This service currently provides access to the following classes of information, by means of the indicated URLs. The following links will take you to pages which document the individual URL paths, listing the parameters accepted and the data fields returned by each.
A fossil occurence represents the occurrence of a particular organism at a particular location in time and space. Each occurrence is a member of a single fossil collection, and has a taxonomic identification which may be more or less specific.
A fossil collection is somewhat loosely defined as a set of fossil occurrences that are co-located geographically and temporally. Each collection has a geographic location, stratigraphic context, and age estimate.

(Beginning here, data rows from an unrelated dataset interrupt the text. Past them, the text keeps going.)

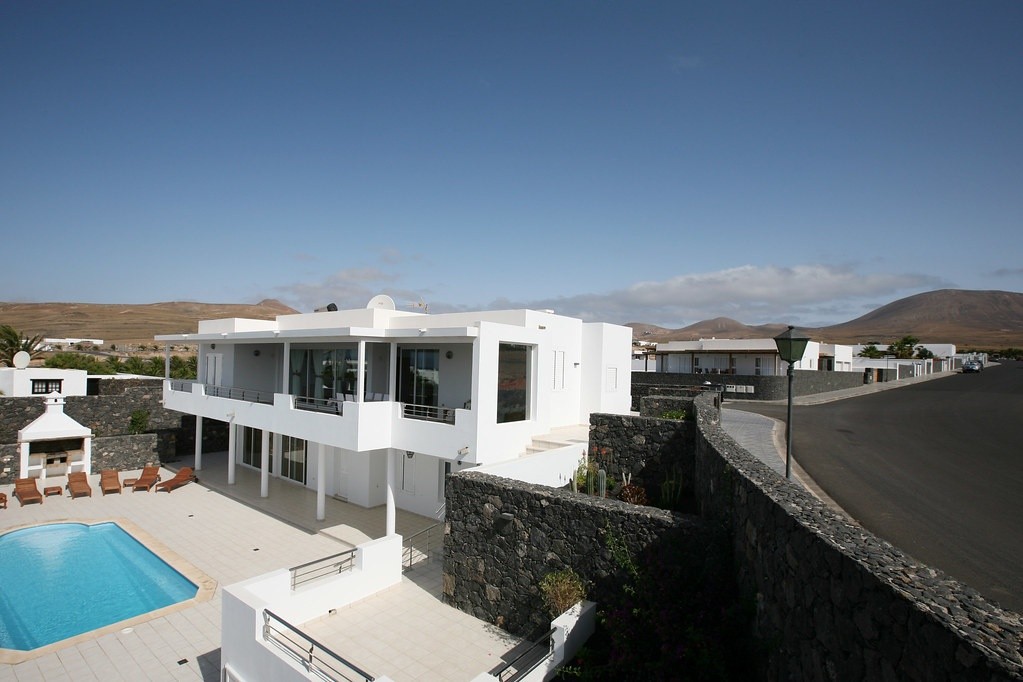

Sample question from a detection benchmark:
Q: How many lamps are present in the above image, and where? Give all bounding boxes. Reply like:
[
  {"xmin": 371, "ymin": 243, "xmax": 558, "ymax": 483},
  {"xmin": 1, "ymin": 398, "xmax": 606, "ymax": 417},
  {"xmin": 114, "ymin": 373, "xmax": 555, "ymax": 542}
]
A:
[{"xmin": 406, "ymin": 451, "xmax": 414, "ymax": 458}]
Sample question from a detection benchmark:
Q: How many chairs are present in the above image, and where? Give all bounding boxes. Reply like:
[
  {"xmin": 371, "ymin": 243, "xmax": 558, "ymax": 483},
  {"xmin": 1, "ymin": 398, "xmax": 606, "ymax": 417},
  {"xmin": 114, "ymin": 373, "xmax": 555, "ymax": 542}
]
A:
[
  {"xmin": 0, "ymin": 493, "xmax": 8, "ymax": 509},
  {"xmin": 373, "ymin": 392, "xmax": 383, "ymax": 401},
  {"xmin": 365, "ymin": 392, "xmax": 374, "ymax": 400},
  {"xmin": 345, "ymin": 394, "xmax": 353, "ymax": 402},
  {"xmin": 354, "ymin": 395, "xmax": 357, "ymax": 401},
  {"xmin": 11, "ymin": 477, "xmax": 43, "ymax": 507},
  {"xmin": 382, "ymin": 393, "xmax": 389, "ymax": 401},
  {"xmin": 336, "ymin": 392, "xmax": 344, "ymax": 413},
  {"xmin": 132, "ymin": 466, "xmax": 161, "ymax": 493},
  {"xmin": 155, "ymin": 466, "xmax": 199, "ymax": 493},
  {"xmin": 99, "ymin": 468, "xmax": 122, "ymax": 497},
  {"xmin": 65, "ymin": 472, "xmax": 91, "ymax": 500}
]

The taxonomic names stored in the database are arranged hierarchically. Our tree of life is quite complete down to the class level, and reasonably complete down to the suborder level. Below that, coverage varies. Many parts of the tree have been completely entered, while others are sparser.
Every fossil collection in the database is categorized by the formation in which it occurs, and many by group and member.
Each fossil occurrence, fossil collection and taxonomic name in the database is associated with one or more bibliographic references, identifying the source from which this information was entered.
This class provides information about the structure, encoding and organization of the information in the database. It is designed to enable the easy configuration of client applications.
For now, this service provides read-only access to the publicly available parts of the data. In the future, we plan to add an authentication module which will accept login credentials and will allow access to protected data, addition of new data, and modification of existing data.
You can access this service by making HTTP requests whose URLs conform to a simple scheme. In most cases each URL maps to a single database query, and the body of the response represents some or all of the resulting records. For a description of how this information is encoded, see the documentation for the various output formats.
For example, consider the following URL:
An HTTP GET request using this URL would return information about the taxon Dascillidae (soft-bodied plant beetles). The components of this URL are as follows:
The URL path indicates the operation to be carried out. For a GET request, it specifies the class of information to be retrieved.
Some of the parameters are used to construct a database query that will retrieve the desired information. This one selects a particular taxonomic name.
Other parameters change or augment the set of information returned. This one specifies that in addition to basic information about the taxonomic name the result should also include the name's attribution.
Each URL path accepts its own set of parameters as well as a set of common parameters that control the form of the result.
For now, the only HTTP requests that are accepted are GET requests. Once we allow authentication and data modification, these operations will be carried out by means of POST, PUT and DELETE requests.
By using the appropriate suffix, you can choose to retrieve any of the available information in any of the available formats:
Our XML responses use Darwin Core element names. Unfortunately, many of our data fields have no counterpart in the Darawin Core element set and thus cannot be included in responses of this type.
|tab-separated text||tsv txt||Text response|
This format produces files that are very similar to the download files from the classic PBDB. The same field names are used, so that you can compare results with previous PBDB downloads and use the same analysis tools. Results in this format can be easily loaded into most spreadsheet software for futher processing and analysis.
|comma-separated text||csv||Text response|
This format is identical to the tab-separated format, but with fields quoted and separated by commas. It can be similarly loaded into most spreadsheet software.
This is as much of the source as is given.